Je voudrais vous dire le très grand honneur que je ressens à être à vos côtés dans une période qui marque la fin d’événements qui ont été tragiques pour la Côte-d’Ivoire et que vous avez traversés avec un courage, une dignité et une détermination qui ont fait l’admiration de tous les Français, mais aussi j’en suis sûr, l’admiration dans le monde entier.
C’est une grande joie d’être à Abidjan pour ce qui est la première visite d’un chef de gouvernement français depuis un quart de siècle, puisque la dernière visite remontait à 1986. Et je crois qu’on peut dire qu’en 1986, c’était une autre Côte-d’Ivoire et c’était une autre France.
Aujourd’hui, nos deux pays engagent une relation décomplexée, mais une relation qui s’appuie sur une amitié très ancienne et qui s’appuie sur des preuves d’amitié que nous nous sommes données les uns et les autres, en particulier ces derniers mois.
La crise ivoirienne avait beaucoup mobilisé l’attention des Français, parce que d’abord il y avait cette histoire très ancienne entre la France et la Côte-d’Ivoire. Vous rappeliez vous-même que beaucoup d’Ivoiriens ont de la famille en France et beaucoup de Français ont des liens étroits avec la Côte-d’Ivoire.
Mais aussi parce que la Côte-d’Ivoire, c’était pendant de nombreuses années le symbole du développement, de la croissance en Afrique, c’était ce qu’on appelait le miracle ivoirien. Et le déclin de ce miracle, à partir du début des années 2000, avait au fond provoqué beaucoup de déception chez les Français qui voyaient là un signe des difficultés de l’Afrique toute entière à s’engager sur la voie de la croissance et du développement.
Et puis enfin, il y avait le combat pour la démocratie, pour le respect des droits de l’homme que vous incarnez. Il y a eu en Côte-d’Ivoire une élection présidentielle, qui avait d’ailleurs tardé. Cette élection présidentielle, vous l’aviez gagnée. Il n’y avait aucune raison que le président Ouattara, élu par les Ivoiriens, ne prenne pas en charge le destin de la Côte-d’Ivoire et nous avons vu les malheurs qu’a provoqués l’entêtement d’un clan qui ne voulait pas respecter le droit, qui ne voulait pas respecter la démocratie.
Et c’est tout cela au fond que la France observait avec le sentiment que se jouait en Côte-d’Ivoire, non seulement l’avenir de la Côte-d’Ivoire, mais aussi d’une certaine façon l’avenir de l’Afrique parce que la démonstration que la démocratie, que les droits de l’homme, que l’Etat de droit ne sont pas réservés à quelques-uns, elle trouvait ici un point d’application particulier en Côte-d’Ivoire. Et donc nous avons fait tous nos efforts, avec l’organisation des Nations unies, dans le respect strict du droit international, pour faire en sorte que la démocratie, le respect du droit triomphent en Côte-d’Ivoire. Et c’est ce que le président de la République française est venu dire le 21 mai à l’occasion de sa visite.

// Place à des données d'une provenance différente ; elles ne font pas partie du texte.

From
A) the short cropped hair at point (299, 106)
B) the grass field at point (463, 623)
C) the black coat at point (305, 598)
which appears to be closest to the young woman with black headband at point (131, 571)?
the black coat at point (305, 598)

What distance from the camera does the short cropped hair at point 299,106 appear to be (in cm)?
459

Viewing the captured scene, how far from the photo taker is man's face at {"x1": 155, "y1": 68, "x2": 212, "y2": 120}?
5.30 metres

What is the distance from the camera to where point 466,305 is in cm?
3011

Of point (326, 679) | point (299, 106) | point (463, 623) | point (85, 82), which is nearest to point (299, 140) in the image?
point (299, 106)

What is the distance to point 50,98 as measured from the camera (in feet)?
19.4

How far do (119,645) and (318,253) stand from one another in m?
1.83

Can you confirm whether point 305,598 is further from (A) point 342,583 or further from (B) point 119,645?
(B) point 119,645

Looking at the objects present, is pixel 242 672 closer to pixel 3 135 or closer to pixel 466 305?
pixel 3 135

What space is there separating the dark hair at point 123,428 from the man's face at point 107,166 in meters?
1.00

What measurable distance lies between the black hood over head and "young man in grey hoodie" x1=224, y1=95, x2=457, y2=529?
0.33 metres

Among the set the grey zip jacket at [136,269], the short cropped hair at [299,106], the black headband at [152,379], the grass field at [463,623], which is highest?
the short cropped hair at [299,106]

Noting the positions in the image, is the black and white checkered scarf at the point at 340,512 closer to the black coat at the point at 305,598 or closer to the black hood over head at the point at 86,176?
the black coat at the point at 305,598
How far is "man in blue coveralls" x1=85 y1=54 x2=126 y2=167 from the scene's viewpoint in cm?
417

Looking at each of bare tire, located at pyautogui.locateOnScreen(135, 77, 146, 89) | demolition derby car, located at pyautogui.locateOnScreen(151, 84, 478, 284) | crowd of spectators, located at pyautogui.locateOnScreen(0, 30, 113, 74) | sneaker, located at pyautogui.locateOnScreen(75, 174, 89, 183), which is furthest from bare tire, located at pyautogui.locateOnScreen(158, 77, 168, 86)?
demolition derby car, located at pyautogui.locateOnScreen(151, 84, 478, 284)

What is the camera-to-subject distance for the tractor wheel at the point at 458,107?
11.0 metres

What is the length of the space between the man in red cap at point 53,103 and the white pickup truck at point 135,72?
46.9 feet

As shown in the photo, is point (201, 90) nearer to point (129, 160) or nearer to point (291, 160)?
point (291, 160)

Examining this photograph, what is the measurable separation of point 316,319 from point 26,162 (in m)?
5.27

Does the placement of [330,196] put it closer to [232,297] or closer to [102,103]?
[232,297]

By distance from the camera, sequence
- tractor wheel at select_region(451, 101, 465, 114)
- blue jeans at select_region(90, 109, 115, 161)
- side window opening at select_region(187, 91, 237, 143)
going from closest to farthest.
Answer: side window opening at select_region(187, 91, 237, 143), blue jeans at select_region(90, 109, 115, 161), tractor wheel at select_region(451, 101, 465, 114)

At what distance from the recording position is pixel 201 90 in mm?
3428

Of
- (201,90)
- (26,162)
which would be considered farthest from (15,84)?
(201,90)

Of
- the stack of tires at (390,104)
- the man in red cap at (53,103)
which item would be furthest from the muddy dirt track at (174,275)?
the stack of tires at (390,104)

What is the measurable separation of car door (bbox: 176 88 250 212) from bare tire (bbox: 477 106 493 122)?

Mais maintenant il faut enclencher entre nous le renforcement des relations économiques, des relations politiques, des relations diplomatiques pour faire en sorte que la Côte-d’Ivoire réussisse et que les engagements que nous avons pris, soient tenus. C’est ce que j’ai essayé de dire tout au long de l’entretien que nous avons eu ensemble, Monsieur le Président.
D’abord sur le plan de la défense, nous tiendrons les engagements que le Président de la République française a indiqués devant vous. Nous allons négocier ensemble un accord de défense. Le ministre de la Défense, Gérard Longuet, est venu il y a quelques jours pour le préparer. Ce sera un accord de défense qui prendra en compte l’ensemble des considérations qui sont les vôtre et ceux de la politique française en matière de sécurité en Afrique. La France restera solide en matière de sécurité aux côtés de la Côte-d’Ivoire.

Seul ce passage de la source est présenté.